*Passage*.
-.-.-
While the Veteran’s Food Bank started out as a storage closet, today it’s grown exponentially, encompassing four warehouses and legions of volunteers, helping 10,000 veterans every year.
Hughes is proud that the Canadian Legacy Project is 100% volunteer managed and has extraordinarily little overhead, so 96% of all money that comes in goes directly to help veterans.
The Canadian Legacy Project has also expanded its focus over the years, and now also provides Post Traumatic Stress Disorder services, which includes matching a veteran who’s withdrawn from society with a service dog.
“It changes their life,” says Howard adamantly. “They now go from bunkering in the basement where they are not leaving or associating or talking to anyone for over a year, and the house is a mess, they are hoarding and there is alcoholism. Within a week or two of getting a service dog they are leaving, integrating back into society. They are getting jobs, they are quitting alcohol and quitting drugs. This dog is giving them a whole new lease on life and they feel confident they can go anywhere.”
-.-.-
*Challenges*.
• a. According to the passage on the Canadian Legacy Project, what share of all incoming money goes directly to help veterans?
• b. Extend the passage on the Canadian Legacy Project, starting after its final sentence.
These lines come from a separate source.

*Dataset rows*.
-.-.-
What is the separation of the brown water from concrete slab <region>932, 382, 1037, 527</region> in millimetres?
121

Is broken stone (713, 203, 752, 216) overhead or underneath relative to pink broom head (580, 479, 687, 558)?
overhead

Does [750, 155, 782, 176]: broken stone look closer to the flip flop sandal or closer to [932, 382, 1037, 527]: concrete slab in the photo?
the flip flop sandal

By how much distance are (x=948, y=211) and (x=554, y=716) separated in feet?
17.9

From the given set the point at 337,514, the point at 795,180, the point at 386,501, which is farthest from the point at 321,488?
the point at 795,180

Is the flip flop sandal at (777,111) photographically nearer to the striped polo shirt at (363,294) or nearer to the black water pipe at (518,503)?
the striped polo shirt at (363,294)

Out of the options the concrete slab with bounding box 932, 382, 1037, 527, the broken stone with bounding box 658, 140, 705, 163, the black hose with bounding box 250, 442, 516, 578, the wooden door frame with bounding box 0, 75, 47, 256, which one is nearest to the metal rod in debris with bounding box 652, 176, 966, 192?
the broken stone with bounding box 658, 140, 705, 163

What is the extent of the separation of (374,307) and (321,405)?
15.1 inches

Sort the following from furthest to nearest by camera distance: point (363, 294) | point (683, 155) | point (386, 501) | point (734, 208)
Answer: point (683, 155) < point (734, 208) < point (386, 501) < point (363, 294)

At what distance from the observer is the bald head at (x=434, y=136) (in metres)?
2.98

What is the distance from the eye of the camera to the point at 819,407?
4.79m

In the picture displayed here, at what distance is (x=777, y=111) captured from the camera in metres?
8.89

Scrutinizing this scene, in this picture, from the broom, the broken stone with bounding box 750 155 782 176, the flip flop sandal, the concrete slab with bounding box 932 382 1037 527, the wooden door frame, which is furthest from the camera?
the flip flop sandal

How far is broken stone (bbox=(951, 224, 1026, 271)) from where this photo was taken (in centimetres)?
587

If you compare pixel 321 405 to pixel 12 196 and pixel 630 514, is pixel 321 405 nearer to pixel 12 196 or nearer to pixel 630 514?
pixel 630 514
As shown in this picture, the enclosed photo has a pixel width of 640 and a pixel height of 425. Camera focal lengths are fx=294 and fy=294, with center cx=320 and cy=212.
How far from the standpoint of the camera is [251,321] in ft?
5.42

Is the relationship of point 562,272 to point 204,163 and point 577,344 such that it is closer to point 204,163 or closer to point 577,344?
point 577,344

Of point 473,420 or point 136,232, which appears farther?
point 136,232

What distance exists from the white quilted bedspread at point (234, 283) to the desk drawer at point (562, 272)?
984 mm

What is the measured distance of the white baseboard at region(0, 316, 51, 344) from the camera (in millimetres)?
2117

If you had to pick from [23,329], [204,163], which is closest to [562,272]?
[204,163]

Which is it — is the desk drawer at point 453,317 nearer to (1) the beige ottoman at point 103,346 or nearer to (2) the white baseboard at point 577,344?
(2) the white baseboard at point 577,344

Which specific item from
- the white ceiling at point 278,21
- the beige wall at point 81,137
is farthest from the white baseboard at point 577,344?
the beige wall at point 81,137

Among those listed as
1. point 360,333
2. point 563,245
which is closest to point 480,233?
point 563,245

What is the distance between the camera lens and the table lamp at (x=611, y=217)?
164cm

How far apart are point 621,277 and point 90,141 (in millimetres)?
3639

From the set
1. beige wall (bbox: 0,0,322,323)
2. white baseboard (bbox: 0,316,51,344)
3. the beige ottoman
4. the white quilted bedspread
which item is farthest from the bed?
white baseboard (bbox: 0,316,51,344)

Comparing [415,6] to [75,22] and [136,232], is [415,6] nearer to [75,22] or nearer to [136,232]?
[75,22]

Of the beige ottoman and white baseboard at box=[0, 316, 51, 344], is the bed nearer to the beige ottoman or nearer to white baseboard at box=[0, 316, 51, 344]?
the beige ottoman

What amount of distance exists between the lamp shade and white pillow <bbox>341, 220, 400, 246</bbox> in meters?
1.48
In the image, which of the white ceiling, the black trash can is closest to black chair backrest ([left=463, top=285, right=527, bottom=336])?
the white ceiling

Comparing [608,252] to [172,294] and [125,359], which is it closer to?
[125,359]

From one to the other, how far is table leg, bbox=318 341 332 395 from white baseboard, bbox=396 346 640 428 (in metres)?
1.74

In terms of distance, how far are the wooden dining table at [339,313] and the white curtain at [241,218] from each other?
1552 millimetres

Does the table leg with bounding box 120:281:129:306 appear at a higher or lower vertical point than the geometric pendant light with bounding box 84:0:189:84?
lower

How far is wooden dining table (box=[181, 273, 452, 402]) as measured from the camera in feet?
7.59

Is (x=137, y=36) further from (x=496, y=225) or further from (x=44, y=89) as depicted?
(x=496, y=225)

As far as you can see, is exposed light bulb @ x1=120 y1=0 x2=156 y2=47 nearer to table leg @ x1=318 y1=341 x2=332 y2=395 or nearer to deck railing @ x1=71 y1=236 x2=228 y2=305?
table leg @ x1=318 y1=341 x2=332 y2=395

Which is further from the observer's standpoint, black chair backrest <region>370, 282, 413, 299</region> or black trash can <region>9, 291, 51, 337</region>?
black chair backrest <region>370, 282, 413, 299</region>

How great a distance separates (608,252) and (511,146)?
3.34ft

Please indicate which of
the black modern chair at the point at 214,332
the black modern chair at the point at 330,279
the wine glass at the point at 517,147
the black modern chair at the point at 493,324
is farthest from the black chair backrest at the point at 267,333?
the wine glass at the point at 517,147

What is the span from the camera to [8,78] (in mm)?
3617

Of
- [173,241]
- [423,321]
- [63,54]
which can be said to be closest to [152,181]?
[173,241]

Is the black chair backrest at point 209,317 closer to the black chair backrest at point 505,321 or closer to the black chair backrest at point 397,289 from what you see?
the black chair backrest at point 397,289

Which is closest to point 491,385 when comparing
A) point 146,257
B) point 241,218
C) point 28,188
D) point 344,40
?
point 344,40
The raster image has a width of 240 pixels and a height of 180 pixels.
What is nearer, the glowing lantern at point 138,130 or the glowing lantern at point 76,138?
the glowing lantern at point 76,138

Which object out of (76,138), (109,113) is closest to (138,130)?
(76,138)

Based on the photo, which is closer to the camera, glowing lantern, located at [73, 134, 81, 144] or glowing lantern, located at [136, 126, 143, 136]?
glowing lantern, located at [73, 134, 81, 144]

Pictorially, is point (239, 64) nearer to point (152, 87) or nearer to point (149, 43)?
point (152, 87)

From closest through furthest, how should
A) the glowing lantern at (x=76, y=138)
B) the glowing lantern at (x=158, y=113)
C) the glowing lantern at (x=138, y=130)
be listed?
-.-.-
*Solved tasks*.
• a. 96%

• b.
The Canadian Legacy Project is also the organization responsible for the annual Field of Crosses event on Memorial Drive ahead of Remembrance Day. Sunrise ceremonies honour individual veterans and their families, but also give the public a chance to pay respects.
Howard is thankful Co-op customers are stepping up again to help veterans.
“We have the freedom of free speech, the freedom to move about, we have the freedom to be an entrepreneur, to make as much money as we decide we are going to do, we have the freedom to work hard because of these men and women who had put their lives on the line. I would simply ask Co-op customers to support those who stood up for us and made sure that we are living a beautiful life in Calgary.”